A.Solving the Computing Challenges for AI applications

We address the computing challenges for AI hardware acceleration with various approaches: (1) Instruction set architecture design for neural network. Collaborating with Cambricon Inc and Chinese Academy of Science, we propose a novel domain-specific Instruction Set Architecture (ISA) for NN accelerators, based on a comprehensive analysis of existing NN techniques.  (2) We study FPGA-based Deep-Neural Network Accelerators design to achieve high-performance and low power implementation. Software-optimization techniques from Deephi such as model compression leads to significant power savings and performance improvement. Deep Learning Accelerator Unit (DLAU) accelerator employs three pipelined processing units to improve the throughput and utilizes tile techniques to explore locality for deep learning applications (3) Heterogeneous computing for neural network applications and robotics applications. We propose CNNLab, a novel deep learning framework using GPU and FPGA-based accelerators. CNNLab provides a uniform programming model to users so that the hardware implementation and the scheduling are invisible to the programmers. For robotic workloads, we propose a heterogeneous architecture named HEMERA, to achieve required performance and energy efficiency. A runtime framework is further proposed to efficiently manage acceleration of different workloads.
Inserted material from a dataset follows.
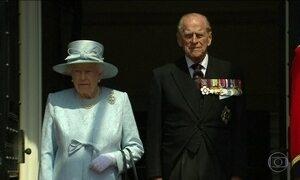 Rainha Elizabeth faz 91 anos e diz que é difícil escapar de um clima nacional sombrio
B.Solving the Memory Challenges for AI Hardware Acceleration

We propose various methods to boost the memory performance and energy efficiency for AI acceleration: (1) Process-In-Memory Accelerator Using Emerging Non-volatile Devices (PRIME). Processing-in-memory (PIM) is a promising solution to address the “memory wall” challenges for future computer systems. The emerging metal-oxide resistive random access memory (ReRAM) has showed its potential to be used for main memory. (2) DRAM-based Reconfigurable In-situ Processing architecture (DRISA). DRISA is majorly composed of DRAM memory arrays in which each memory bitline is designed to perform bitwise Boolean logic operations (such as NOR) and support in-situ computing. (3) HBM-Enabled GPU for Data-intensive Applications. We propose a software pipeline to alleviate the capacity limitation of the HBM for CNN. We then design two programming techniques to improve the utilization of memory bandwidth for BFS application.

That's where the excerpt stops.